→ EXERCISE REQUIREMENTS
Every line of the listing should be repeated exactly.

**** DATA ****

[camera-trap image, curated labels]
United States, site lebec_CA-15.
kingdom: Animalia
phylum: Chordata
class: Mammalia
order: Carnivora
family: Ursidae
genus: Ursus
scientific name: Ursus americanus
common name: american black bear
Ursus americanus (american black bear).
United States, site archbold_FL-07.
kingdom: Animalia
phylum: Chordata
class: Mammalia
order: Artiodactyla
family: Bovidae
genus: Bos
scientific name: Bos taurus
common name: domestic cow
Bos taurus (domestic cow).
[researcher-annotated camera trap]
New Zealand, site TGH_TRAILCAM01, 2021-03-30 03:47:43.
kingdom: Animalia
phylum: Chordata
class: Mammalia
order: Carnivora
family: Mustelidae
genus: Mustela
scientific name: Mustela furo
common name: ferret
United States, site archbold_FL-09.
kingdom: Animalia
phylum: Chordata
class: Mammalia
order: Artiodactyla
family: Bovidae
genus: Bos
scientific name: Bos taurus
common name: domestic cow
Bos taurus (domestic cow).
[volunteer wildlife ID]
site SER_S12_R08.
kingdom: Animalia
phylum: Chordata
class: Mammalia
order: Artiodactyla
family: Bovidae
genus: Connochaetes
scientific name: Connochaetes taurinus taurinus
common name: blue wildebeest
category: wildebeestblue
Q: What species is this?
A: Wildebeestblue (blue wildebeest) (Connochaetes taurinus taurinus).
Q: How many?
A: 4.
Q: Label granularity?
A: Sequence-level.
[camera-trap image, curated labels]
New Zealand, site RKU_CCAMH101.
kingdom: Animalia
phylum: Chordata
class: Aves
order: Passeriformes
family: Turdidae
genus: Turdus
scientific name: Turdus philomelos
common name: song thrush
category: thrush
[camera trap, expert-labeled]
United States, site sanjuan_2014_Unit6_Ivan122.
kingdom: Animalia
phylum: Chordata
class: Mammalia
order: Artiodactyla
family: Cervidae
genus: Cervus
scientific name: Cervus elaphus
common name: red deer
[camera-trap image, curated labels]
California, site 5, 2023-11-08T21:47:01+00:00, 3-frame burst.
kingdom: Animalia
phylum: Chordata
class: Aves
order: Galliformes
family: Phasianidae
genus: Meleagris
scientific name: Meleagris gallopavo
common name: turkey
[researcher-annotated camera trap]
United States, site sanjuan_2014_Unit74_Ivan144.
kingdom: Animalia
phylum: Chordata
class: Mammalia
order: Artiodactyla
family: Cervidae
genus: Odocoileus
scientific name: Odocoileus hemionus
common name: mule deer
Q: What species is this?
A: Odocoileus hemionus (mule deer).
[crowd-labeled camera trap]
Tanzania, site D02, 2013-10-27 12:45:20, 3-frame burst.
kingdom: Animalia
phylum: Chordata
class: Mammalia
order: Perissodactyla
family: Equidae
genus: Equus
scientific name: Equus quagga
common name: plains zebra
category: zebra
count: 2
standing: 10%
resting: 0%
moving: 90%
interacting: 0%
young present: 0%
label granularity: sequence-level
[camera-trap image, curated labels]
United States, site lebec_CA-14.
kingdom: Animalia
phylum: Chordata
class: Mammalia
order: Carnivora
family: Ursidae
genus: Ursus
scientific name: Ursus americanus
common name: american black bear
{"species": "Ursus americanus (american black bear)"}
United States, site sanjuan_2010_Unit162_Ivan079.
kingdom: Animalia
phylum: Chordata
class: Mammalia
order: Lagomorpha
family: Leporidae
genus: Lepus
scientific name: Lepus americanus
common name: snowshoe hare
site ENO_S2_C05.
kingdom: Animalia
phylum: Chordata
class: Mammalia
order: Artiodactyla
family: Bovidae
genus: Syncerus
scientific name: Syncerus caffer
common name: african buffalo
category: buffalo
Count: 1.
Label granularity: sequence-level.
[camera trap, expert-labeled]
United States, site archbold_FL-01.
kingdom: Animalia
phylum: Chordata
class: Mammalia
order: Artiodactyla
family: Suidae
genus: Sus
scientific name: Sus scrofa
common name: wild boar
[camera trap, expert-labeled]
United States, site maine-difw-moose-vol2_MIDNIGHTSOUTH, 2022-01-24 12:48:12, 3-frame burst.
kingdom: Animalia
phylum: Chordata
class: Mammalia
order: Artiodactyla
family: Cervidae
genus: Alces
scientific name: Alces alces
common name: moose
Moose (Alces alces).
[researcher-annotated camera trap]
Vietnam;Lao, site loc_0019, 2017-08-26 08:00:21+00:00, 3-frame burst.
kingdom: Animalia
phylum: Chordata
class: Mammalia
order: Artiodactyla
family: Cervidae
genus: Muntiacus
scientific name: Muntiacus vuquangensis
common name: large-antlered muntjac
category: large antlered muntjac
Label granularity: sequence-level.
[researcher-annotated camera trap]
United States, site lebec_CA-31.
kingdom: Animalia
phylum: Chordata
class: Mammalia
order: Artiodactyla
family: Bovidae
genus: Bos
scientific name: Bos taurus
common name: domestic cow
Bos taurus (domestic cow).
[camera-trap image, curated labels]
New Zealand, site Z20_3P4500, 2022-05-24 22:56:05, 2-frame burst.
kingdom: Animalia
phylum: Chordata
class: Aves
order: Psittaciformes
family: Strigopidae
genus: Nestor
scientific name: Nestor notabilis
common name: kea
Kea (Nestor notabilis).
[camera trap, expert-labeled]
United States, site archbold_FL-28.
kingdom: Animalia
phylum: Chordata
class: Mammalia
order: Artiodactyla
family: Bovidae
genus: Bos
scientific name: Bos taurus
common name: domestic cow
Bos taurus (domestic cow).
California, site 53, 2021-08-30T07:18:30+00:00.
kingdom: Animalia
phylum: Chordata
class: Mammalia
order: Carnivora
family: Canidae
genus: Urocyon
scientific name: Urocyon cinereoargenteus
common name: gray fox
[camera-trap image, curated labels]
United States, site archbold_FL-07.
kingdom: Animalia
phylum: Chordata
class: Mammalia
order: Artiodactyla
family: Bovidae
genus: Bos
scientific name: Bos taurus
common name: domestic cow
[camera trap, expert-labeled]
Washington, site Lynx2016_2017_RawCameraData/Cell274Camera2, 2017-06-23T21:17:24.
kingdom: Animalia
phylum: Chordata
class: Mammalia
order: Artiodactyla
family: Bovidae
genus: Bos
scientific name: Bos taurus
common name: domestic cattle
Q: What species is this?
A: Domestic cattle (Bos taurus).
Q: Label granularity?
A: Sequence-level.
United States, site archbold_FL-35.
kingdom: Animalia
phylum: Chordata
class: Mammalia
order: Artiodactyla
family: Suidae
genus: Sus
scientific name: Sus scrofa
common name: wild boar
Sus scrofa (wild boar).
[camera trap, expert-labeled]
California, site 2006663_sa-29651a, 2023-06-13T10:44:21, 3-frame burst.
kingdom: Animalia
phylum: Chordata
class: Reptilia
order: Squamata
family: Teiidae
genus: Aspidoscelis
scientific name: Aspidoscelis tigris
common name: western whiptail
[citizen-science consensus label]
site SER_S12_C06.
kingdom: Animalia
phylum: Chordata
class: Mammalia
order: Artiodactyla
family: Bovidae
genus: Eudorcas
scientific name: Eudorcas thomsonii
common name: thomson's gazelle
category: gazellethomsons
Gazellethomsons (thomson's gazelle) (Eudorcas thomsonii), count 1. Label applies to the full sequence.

****

→ RESULT FOR THIS EXERCISE
[camera-trap image, curated labels]
United States, site lebec_CA-15.
kingdom: Animalia
phylum: Chordata
class: Mammalia
order: Carnivora
family: Ursidae
genus: Ursus
scientific name: Ursus americanus
common name: american black bear
Ursus americanus (american black bear).
United States, site archbold_FL-07.
kingdom: Animalia
phylum: Chordata
class: Mammalia
order: Artiodactyla
family: Bovidae
genus: Bos
scientific name: Bos taurus
common name: domestic cow
Bos taurus (domestic cow).
[researcher-annotated camera trap]
New Zealand, site TGH_TRAILCAM01, 2021-03-30 03:47:43.
kingdom: Animalia
phylum: Chordata
class: Mammalia
order: Carnivora
family: Mustelidae
genus: Mustela
scientific name: Mustela furo
common name: ferret
United States, site archbold_FL-09.
kingdom: Animalia
phylum: Chordata
class: Mammalia
order: Artiodactyla
family: Bovidae
genus: Bos
scientific name: Bos taurus
common name: domestic cow
Bos taurus (domestic cow).
[volunteer wildlife ID]
site SER_S12_R08.
kingdom: Animalia
phylum: Chordata
class: Mammalia
order: Artiodactyla
family: Bovidae
genus: Connochaetes
scientific name: Connochaetes taurinus taurinus
common name: blue wildebeest
category: wildebeestblue
Q: What species is this?
A: Wildebeestblue (blue wildebeest) (Connochaetes taurinus taurinus).
Q: How many?
A: 4.
Q: Label granularity?
A: Sequence-level.
[camera-trap image, curated labels]
New Zealand, site RKU_CCAMH101.
kingdom: Animalia
phylum: Chordata
class: Aves
order: Passeriformes
family: Turdidae
genus: Turdus
scientific name: Turdus philomelos
common name: song thrush
category: thrush
[camera trap, expert-labeled]
United States, site sanjuan_2014_Unit6_Ivan122.
kingdom: Animalia
phylum: Chordata
class: Mammalia
order: Artiodactyla
family: Cervidae
genus: Cervus
scientific name: Cervus elaphus
common name: red deer
[camera-trap image, curated labels]
California, site 5, 2023-11-08T21:47:01+00:00, 3-frame burst.
kingdom: Animalia
phylum: Chordata
class: Aves
order: Galliformes
family: Phasianidae
genus: Meleagris
scientific name: Meleagris gallopavo
common name: turkey
[researcher-annotated camera trap]
United States, site sanjuan_2014_Unit74_Ivan144.
kingdom: Animalia
phylum: Chordata
class: Mammalia
order: Artiodactyla
family: Cervidae
genus: Odocoileus
scientific name: Odocoileus hemionus
common name: mule deer
Q: What species is this?
A: Odocoileus hemionus (mule deer).
[crowd-labeled camera trap]
Tanzania, site D02, 2013-10-27 12:45:20, 3-frame burst.
kingdom: Animalia
phylum: Chordata
class: Mammalia
order: Perissodactyla
family: Equidae
genus: Equus
scientific name: Equus quagga
common name: plains zebra
category: zebra
count: 2
standing: 10%
resting: 0%
moving: 90%
interacting: 0%
young present: 0%
label granularity: sequence-level
[camera-trap image, curated labels]
United States, site lebec_CA-14.
kingdom: Animalia
phylum: Chordata
class: Mammalia
order: Carnivora
family: Ursidae
genus: Ursus
scientific name: Ursus americanus
common name: american black bear
{"species": "Ursus americanus (american black bear)"}
United States, site sanjuan_2010_Unit162_Ivan079.
kingdom: Animalia
phylum: Chordata
class: Mammalia
order: Lagomorpha
family: Leporidae
genus: Lepus
scientific name: Lepus americanus
common name: snowshoe hare
site ENO_S2_C05.
kingdom: Animalia
phylum: Chordata
class: Mammalia
order: Artiodactyla
family: Bovidae
genus: Syncerus
scientific name: Syncerus caffer
common name: african buffalo
category: buffalo
Count: 1.
Label granularity: sequence-level.
[camera trap, expert-labeled]
United States, site archbold_FL-01.
kingdom: Animalia
phylum: Chordata
class: Mammalia
order: Artiodactyla
family: Suidae
genus: Sus
scientific name: Sus scrofa
common name: wild boar
[camera trap, expert-labeled]
United States, site maine-difw-moose-vol2_MIDNIGHTSOUTH, 2022-01-24 12:48:12, 3-frame burst.
kingdom: Animalia
phylum: Chordata
class: Mammalia
order: Artiodactyla
family: Cervidae
genus: Alces
scientific name: Alces alces
common name: moose
Moose (Alces alces).
[researcher-annotated camera trap]
Vietnam;Lao, site loc_0019, 2017-08-26 08:00:21+00:00, 3-frame burst.
kingdom: Animalia
phylum: Chordata
class: Mammalia
order: Artiodactyla
family: Cervidae
genus: Muntiacus
scientific name: Muntiacus vuquangensis
common name: large-antlered muntjac
category: large antlered muntjac
Label granularity: sequence-level.
[researcher-annotated camera trap]
United States, site lebec_CA-31.
kingdom: Animalia
phylum: Chordata
class: Mammalia
order: Artiodactyla
family: Bovidae
genus: Bos
scientific name: Bos taurus
common name: domestic cow
Bos taurus (domestic cow).
[camera-trap image, curated labels]
New Zealand, site Z20_3P4500, 2022-05-24 22:56:05, 2-frame burst.
kingdom: Animalia
phylum: Chordata
class: Aves
order: Psittaciformes
family: Strigopidae
genus: Nestor
scientific name: Nestor notabilis
common name: kea
Kea (Nestor notabilis).
[camera trap, expert-labeled]
United States, site archbold_FL-28.
kingdom: Animalia
phylum: Chordata
class: Mammalia
order: Artiodactyla
family: Bovidae
genus: Bos
scientific name: Bos taurus
common name: domestic cow
Bos taurus (domestic cow).
California, site 53, 2021-08-30T07:18:30+00:00.
kingdom: Animalia
phylum: Chordata
class: Mammalia
order: Carnivora
family: Canidae
genus: Urocyon
scientific name: Urocyon cinereoargenteus
common name: gray fox
[camera-trap image, curated labels]
United States, site archbold_FL-07.
kingdom: Animalia
phylum: Chordata
class: Mammalia
order: Artiodactyla
family: Bovidae
genus: Bos
scientific name: Bos taurus
common name: domestic cow
[camera trap, expert-labeled]
Washington, site Lynx2016_2017_RawCameraData/Cell274Camera2, 2017-06-23T21:17:24.
kingdom: Animalia
phylum: Chordata
class: Mammalia
order: Artiodactyla
family: Bovidae
genus: Bos
scientific name: Bos taurus
common name: domestic cattle
Q: What species is this?
A: Domestic cattle (Bos taurus).
Q: Label granularity?
A: Sequence-level.
United States, site archbold_FL-35.
kingdom: Animalia
phylum: Chordata
class: Mammalia
order: Artiodactyla
family: Suidae
genus: Sus
scientific name: Sus scrofa
common name: wild boar
Sus scrofa (wild boar).
[camera trap, expert-labeled]
California, site 2006663_sa-29651a, 2023-06-13T10:44:21, 3-frame burst.
kingdom: Animalia
phylum: Chordata
class: Reptilia
order: Squamata
family: Teiidae
genus: Aspidoscelis
scientific name: Aspidoscelis tigris
common name: western whiptail
[citizen-science consensus label]
site SER_S12_C06.
kingdom: Animalia
phylum: Chordata
class: Mammalia
order: Artiodactyla
family: Bovidae
genus: Eudorcas
scientific name: Eudorcas thomsonii
common name: thomson's gazelle
category: gazellethomsons
Gazellethomsons (thomson's gazelle) (Eudorcas thomsonii), count 1. Label applies to the full sequence.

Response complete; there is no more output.